In [32]:
import numpy as np
import pandas as pd
import matplotlib.pyplot as plt
import os
from fairlearn.metrics import MetricFrame, false_positive_rate, selection_rate, false_negative_rate, count
from sklearn.metrics import accuracy_score, recall_score

pred_folder = "ml_weekly"# "ml_endterm"
faireval_folder = "fairevals"
def mkdir(path):
    if not os.path.exists(path):
        os.makedirs(path)

def generate_fairevals(config_name, eval_task, pred_target, ds_key):
    folder = os.path.join(pred_folder, config_name, eval_task, pred_target, ds_key)
    
    cnt = 40
    preds = []
    targs = []
    demos = []
    for k in range(cnt):
        path_pred = os.path.join(folder, 'y_pred_{:03d}.npy'.format(k + 1))
        path_targ = os.path.join(folder, 'y_targ_{:03d}.csv'.format(k + 1))
        path_demo = os.path.join(folder, 'demographic_test_{:03d}.csv'.format(k + 1))

        pred = np.load(path_pred, allow_pickle=True)
        targ = pd.read_csv(path_targ)["y_raw"]
        demo = pd.read_csv(path_demo).iloc[:, 1:]

        preds.append(pred)
        targs.append(targ)
        demos.append(demo)

    pred = np.concatenate(preds)
    targ = pd.concat(targs)
    demo = pd.concat(demos)

    metrics = {"accuracy": accuracy_score, 
                "recall": recall_score, 
                "fnr": false_negative_rate, 
                "fpr": false_positive_rate
            }

    fair_evals = {}
    for col in demo.columns:
        faireval = MetricFrame(metrics=metrics, y_true=targ, y_pred=pred, sensitive_features=demo[col])
        fair_evals[col] = faireval

    folder_output = os.path.join(faireval_folder, config_name, eval_task, pred_target, ds_key)
    mkdir(os.path.join(folder_output))
    for col, mf in fair_evals.items():
        mf.by_group.to_csv(os.path.join(folder_output, '{}_by_group.csv'.format(col)))
        mf.overall.to_csv(os.path.join(folder_output, '{}_overall.csv'.format(col)))

In [33]:
config_names = ['ml_wang',  'ml_xu_personalized', 'ml_xu_interpretable'] # 'ml_chikersal'
eval_task = 'single'
pred_target = 'dep_weekly'
ds_keys = ['INS-W_1', 'INS-W_2', 'INS-W_3', 'INS-W_4']
for config_name in config_names:
    for ds_key in ds_keys:
        generate_fairevals(config_name, eval_task, pred_target, ds_key)

TASK REQUIREMENTS: Reproduce verbatim the part of the fairness evaluation code between "targ = pd.concat(targs)" and "y_true=targ, y_pred=pred, sensitive_features=demo[col])", inclusive. The listing that follows has nothing to do with the fairness evaluation code.

EXTRACTED INFORMATION:
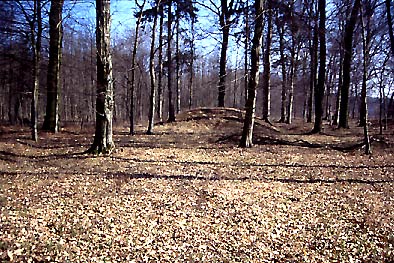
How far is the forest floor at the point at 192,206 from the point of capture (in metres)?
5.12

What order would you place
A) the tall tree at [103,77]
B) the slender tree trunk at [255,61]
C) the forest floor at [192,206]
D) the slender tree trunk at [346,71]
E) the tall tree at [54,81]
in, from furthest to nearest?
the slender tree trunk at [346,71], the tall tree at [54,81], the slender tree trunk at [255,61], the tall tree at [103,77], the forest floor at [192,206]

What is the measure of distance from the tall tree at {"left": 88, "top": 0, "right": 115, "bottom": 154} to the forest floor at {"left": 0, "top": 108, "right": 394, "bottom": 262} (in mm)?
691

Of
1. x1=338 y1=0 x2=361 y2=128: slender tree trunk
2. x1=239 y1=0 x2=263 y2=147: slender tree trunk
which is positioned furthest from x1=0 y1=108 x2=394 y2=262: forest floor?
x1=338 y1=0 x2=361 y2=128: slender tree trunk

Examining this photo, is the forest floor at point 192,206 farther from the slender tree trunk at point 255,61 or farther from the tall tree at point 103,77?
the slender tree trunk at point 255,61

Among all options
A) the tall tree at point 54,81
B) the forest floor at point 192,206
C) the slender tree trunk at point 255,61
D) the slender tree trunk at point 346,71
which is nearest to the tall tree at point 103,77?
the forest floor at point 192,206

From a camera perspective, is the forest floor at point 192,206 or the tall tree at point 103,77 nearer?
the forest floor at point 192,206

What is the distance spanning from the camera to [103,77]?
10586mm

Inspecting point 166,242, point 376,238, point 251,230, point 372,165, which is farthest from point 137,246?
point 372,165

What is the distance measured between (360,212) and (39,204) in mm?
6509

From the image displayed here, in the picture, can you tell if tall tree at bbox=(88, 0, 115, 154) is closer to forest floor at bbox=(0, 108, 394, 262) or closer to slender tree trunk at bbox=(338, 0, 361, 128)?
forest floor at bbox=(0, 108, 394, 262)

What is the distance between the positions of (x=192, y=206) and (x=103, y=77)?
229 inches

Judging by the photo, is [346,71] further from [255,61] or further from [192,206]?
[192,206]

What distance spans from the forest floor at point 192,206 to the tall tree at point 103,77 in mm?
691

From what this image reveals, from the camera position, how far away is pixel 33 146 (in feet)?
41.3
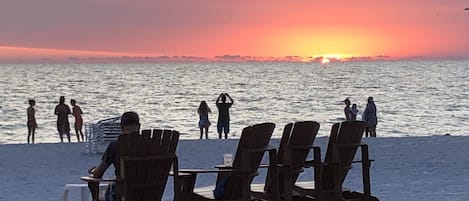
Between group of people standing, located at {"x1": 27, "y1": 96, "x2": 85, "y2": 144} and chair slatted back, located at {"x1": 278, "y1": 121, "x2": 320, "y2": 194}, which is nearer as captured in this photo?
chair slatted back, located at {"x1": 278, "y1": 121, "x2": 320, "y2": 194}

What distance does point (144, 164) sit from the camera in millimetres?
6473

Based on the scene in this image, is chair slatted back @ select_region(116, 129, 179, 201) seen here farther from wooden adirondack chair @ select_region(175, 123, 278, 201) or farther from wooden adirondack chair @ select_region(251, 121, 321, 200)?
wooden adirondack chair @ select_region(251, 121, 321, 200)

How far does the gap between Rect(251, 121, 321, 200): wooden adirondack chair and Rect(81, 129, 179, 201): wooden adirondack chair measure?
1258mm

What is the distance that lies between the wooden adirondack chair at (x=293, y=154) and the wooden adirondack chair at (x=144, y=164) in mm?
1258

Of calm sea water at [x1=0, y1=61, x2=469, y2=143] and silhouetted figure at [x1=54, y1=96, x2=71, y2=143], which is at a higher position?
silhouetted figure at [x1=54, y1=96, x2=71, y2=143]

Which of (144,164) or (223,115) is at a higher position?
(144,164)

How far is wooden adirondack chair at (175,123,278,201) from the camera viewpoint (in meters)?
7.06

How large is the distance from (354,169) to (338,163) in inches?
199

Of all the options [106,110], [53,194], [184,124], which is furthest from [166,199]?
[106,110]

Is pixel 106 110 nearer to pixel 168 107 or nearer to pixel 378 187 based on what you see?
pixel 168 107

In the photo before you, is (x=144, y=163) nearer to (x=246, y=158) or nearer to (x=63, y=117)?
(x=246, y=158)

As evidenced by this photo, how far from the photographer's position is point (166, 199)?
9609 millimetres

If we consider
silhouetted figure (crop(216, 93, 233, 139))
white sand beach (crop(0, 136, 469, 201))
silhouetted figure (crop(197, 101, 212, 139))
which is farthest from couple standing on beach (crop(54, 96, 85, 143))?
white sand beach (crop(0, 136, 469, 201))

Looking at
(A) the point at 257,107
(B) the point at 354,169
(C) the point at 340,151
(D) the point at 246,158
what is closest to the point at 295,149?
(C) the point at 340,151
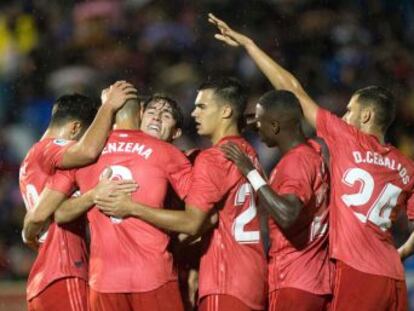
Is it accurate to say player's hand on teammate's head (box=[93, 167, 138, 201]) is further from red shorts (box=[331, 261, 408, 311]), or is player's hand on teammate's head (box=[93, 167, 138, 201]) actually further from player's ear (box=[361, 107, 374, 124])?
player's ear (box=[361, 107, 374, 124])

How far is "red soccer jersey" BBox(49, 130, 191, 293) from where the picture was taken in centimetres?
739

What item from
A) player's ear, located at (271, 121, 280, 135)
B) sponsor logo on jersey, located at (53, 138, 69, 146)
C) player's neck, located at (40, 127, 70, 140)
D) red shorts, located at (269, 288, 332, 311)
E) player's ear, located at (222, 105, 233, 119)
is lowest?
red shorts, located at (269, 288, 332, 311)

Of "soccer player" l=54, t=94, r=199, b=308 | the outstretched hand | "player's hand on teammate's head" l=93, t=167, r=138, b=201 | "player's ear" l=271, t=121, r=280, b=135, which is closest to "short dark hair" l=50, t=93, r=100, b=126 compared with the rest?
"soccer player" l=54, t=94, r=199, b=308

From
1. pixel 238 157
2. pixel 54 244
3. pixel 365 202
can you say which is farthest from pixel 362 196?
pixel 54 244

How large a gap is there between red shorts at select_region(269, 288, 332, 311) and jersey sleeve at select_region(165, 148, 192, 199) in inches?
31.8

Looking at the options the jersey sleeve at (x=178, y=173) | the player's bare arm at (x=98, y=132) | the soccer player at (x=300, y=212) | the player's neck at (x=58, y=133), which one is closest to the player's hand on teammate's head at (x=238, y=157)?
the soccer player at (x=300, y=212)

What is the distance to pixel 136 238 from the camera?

REPLY:
targ = pd.concat(targs)
    demo = pd.concat(demos)

    metrics = {"accuracy": accuracy_score, 
                "recall": recall_score, 
                "fnr": false_negative_rate, 
                "fpr": false_positive_rate
            }

    fair_evals = {}
    for col in demo.columns:
        faireval = MetricFrame(metrics=metrics, y_true=targ, y_pred=pred, sensitive_features=demo[col])